### Records supplied:
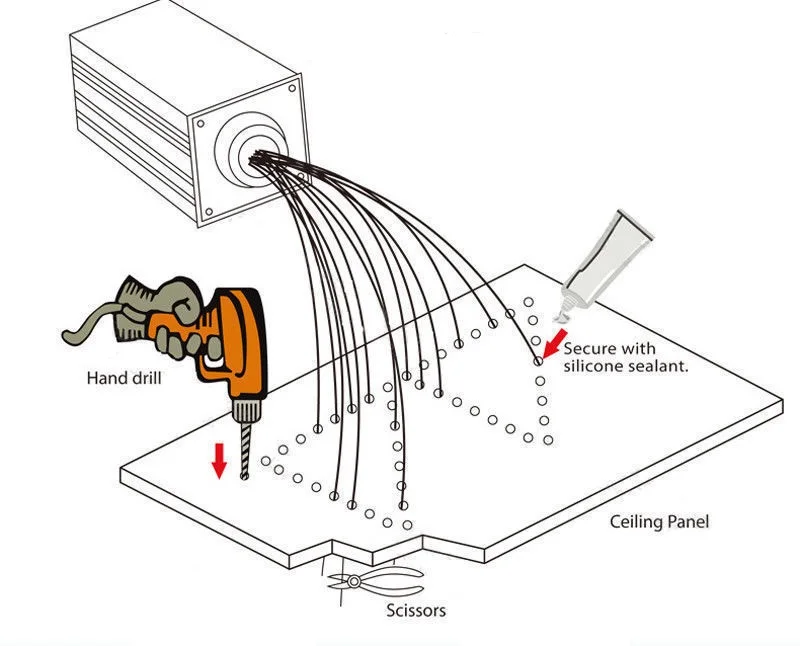 Hand drill

Secure with silicone sealant.

Ceiling Panel

Scissors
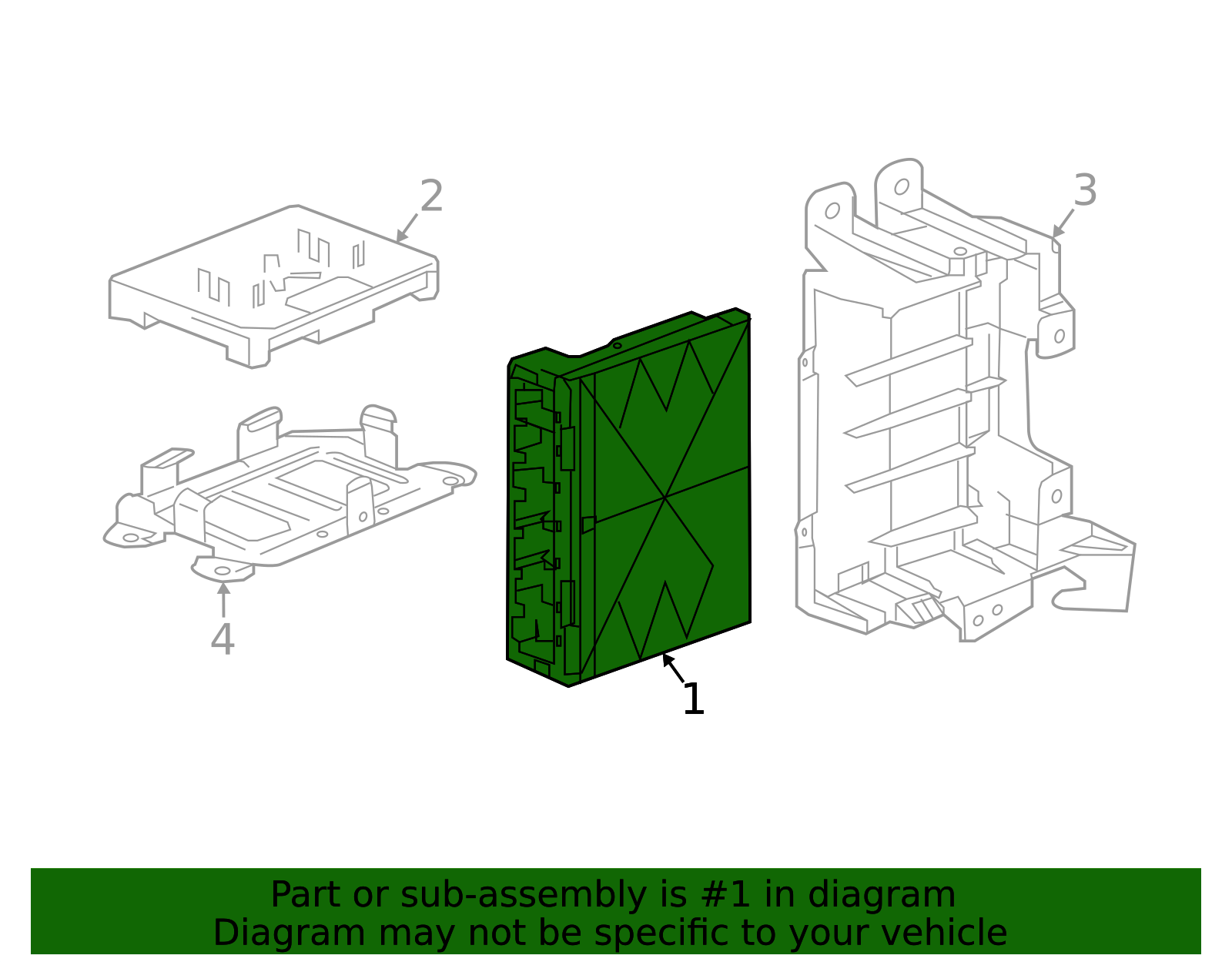 2

3

4

1

Part or sub-assembly is #1 in diagram
Diagram may not be specific to your vehicle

### Task instructions:
Would you copy out the data exactly, leaving every picture out?

### Result for this exercise:
 Hand drill

Secure with silicone sealant.

Ceiling Panel

Scissors
 2

3

4

1

Part or sub-assembly is #1 in diagram
Diagram may not be specific to your vehicle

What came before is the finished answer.